Copy the records starting at the line that contains "Ordered from closest to furthest, how would" and ending at the line that contains "the roman numeral on dial at <box>387,741,427,789</box> →", both lines included.

===============

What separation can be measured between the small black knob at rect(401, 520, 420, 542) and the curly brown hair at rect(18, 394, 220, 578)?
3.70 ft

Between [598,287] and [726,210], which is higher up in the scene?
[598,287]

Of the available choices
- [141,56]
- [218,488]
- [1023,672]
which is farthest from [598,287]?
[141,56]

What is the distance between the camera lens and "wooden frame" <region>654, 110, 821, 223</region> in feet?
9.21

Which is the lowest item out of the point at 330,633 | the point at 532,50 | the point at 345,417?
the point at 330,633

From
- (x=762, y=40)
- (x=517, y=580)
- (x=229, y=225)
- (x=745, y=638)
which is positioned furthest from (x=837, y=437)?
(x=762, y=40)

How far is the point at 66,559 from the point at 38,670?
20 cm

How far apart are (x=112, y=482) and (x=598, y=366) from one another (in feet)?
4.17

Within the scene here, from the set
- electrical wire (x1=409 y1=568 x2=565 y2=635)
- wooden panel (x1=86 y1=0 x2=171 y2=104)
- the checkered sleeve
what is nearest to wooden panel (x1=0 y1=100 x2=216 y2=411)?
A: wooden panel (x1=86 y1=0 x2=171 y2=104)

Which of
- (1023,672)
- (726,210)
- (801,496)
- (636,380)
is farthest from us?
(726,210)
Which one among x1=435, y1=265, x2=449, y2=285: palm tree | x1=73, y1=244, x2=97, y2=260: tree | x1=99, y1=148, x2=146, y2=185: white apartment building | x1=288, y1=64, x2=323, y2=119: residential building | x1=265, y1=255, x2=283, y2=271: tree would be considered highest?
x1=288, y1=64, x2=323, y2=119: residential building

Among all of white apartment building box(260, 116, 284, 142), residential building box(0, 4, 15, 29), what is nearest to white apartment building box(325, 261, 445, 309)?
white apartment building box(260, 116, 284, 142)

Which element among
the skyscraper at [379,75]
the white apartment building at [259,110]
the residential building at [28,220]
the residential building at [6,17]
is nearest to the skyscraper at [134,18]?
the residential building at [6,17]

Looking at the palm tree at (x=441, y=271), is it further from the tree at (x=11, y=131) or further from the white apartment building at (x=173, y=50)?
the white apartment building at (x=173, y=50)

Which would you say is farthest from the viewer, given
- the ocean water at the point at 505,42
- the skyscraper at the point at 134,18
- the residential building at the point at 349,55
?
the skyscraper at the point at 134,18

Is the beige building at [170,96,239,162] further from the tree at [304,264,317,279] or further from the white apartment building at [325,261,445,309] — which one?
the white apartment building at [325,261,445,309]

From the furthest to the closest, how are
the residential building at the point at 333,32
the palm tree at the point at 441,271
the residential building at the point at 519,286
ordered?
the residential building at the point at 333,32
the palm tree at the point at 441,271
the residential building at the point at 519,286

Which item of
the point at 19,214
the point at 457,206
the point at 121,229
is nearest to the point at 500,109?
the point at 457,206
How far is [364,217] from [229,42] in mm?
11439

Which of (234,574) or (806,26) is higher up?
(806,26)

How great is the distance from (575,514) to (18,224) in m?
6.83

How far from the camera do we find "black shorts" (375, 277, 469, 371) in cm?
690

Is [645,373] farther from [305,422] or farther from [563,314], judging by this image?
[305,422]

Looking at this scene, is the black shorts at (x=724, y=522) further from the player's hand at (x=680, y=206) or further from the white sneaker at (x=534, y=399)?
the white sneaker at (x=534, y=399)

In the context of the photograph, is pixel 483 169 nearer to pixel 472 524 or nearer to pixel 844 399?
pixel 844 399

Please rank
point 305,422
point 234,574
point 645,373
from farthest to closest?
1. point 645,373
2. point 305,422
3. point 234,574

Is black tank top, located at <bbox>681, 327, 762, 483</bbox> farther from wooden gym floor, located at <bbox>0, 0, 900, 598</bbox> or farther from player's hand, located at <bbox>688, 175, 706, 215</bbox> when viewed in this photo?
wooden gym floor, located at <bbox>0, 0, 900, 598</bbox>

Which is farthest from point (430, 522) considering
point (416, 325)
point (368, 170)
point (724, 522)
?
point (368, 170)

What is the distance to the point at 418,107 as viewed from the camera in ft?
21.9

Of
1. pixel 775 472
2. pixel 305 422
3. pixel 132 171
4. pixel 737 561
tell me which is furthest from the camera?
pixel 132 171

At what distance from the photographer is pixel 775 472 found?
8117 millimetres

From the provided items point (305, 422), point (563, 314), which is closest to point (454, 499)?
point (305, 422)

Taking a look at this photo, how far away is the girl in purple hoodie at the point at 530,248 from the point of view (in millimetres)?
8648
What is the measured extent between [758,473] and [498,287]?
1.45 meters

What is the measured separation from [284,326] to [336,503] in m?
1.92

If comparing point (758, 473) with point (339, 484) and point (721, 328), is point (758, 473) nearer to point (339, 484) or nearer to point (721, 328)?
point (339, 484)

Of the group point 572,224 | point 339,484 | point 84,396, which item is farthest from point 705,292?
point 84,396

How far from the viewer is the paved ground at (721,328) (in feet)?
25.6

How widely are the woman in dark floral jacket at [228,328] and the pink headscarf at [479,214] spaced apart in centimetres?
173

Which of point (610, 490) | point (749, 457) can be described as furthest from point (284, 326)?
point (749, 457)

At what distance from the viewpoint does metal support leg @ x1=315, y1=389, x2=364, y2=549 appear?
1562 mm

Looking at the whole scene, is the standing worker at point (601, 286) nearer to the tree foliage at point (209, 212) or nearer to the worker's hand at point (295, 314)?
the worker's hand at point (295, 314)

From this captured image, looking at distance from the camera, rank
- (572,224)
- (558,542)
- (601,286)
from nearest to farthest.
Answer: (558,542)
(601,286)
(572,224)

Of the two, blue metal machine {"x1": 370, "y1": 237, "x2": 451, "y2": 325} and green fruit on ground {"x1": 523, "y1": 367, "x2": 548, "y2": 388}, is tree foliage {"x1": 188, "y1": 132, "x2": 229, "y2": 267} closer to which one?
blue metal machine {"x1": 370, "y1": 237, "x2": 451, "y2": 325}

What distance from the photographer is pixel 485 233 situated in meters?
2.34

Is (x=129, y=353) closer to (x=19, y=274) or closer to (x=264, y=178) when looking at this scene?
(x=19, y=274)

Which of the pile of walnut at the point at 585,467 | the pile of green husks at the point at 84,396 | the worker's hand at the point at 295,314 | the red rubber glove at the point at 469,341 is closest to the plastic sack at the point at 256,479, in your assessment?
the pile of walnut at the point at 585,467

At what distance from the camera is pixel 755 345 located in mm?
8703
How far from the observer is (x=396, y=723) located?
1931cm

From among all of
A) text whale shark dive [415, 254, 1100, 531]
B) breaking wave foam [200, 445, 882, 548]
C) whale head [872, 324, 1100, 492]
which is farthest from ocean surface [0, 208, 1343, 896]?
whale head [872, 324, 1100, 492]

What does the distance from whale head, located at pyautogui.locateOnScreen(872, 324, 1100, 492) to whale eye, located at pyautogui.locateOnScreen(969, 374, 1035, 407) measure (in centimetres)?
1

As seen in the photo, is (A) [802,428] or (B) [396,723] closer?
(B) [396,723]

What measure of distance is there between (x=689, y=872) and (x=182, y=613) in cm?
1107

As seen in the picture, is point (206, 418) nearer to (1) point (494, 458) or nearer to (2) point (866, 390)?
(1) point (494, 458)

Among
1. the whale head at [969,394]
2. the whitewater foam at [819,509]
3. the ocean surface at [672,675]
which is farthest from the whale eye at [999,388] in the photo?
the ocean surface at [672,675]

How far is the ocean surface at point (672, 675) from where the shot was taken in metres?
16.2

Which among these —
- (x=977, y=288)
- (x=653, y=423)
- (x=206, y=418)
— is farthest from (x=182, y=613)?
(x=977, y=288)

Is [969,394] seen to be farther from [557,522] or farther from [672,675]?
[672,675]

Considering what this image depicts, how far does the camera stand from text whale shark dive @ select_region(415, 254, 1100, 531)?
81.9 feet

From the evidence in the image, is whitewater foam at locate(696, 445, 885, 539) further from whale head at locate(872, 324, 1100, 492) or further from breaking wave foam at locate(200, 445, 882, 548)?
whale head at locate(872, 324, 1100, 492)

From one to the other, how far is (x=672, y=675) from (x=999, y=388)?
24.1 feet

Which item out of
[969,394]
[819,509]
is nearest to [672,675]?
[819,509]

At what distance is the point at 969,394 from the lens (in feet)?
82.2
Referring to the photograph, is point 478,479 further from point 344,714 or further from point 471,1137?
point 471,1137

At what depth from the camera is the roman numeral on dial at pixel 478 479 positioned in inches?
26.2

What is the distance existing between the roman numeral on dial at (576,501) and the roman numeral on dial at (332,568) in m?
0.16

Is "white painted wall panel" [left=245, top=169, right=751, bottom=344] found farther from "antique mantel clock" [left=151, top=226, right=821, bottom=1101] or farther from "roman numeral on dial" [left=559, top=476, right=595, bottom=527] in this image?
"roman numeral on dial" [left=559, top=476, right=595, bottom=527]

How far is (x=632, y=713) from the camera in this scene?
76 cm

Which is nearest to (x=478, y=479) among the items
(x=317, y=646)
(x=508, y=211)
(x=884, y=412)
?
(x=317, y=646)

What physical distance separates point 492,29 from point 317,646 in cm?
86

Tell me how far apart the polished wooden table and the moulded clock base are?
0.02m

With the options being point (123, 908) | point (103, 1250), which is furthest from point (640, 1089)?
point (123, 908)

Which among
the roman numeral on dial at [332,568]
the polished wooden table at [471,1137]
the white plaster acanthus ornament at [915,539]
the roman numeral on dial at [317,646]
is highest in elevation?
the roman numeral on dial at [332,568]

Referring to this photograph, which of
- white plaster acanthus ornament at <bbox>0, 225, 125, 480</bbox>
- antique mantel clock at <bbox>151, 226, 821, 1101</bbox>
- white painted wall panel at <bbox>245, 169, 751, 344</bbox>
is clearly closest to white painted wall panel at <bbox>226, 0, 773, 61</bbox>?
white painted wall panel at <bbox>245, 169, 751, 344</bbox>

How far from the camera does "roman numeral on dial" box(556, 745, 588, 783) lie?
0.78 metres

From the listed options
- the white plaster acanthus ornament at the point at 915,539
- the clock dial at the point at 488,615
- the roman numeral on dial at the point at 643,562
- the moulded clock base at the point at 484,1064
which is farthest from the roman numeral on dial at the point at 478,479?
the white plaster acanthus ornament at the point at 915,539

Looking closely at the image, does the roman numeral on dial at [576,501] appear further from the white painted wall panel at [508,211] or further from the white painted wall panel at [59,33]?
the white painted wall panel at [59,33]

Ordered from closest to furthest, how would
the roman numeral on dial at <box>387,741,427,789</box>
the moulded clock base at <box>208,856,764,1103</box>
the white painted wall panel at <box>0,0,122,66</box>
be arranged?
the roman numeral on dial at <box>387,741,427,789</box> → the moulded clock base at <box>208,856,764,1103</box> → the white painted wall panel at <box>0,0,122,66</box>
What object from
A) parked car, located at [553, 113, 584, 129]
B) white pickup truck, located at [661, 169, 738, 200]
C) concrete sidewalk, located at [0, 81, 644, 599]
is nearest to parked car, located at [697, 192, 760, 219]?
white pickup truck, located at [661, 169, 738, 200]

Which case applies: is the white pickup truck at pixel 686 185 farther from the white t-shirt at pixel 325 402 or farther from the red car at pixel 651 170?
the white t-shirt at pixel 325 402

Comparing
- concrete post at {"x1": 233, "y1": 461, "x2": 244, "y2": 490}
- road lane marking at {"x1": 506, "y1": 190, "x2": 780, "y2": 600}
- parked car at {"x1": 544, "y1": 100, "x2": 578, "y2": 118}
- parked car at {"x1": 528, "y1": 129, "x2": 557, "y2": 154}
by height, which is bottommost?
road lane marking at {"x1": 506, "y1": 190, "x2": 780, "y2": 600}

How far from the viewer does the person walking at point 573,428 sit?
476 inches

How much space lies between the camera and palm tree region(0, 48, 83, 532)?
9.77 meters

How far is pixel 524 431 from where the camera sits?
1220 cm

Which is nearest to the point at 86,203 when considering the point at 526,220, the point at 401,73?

===============

### Written response
Ordered from closest to furthest, how would
the roman numeral on dial at <box>387,741,427,789</box>
the moulded clock base at <box>208,856,764,1103</box>
the white painted wall panel at <box>0,0,122,66</box>
be arranged?
the roman numeral on dial at <box>387,741,427,789</box> → the moulded clock base at <box>208,856,764,1103</box> → the white painted wall panel at <box>0,0,122,66</box>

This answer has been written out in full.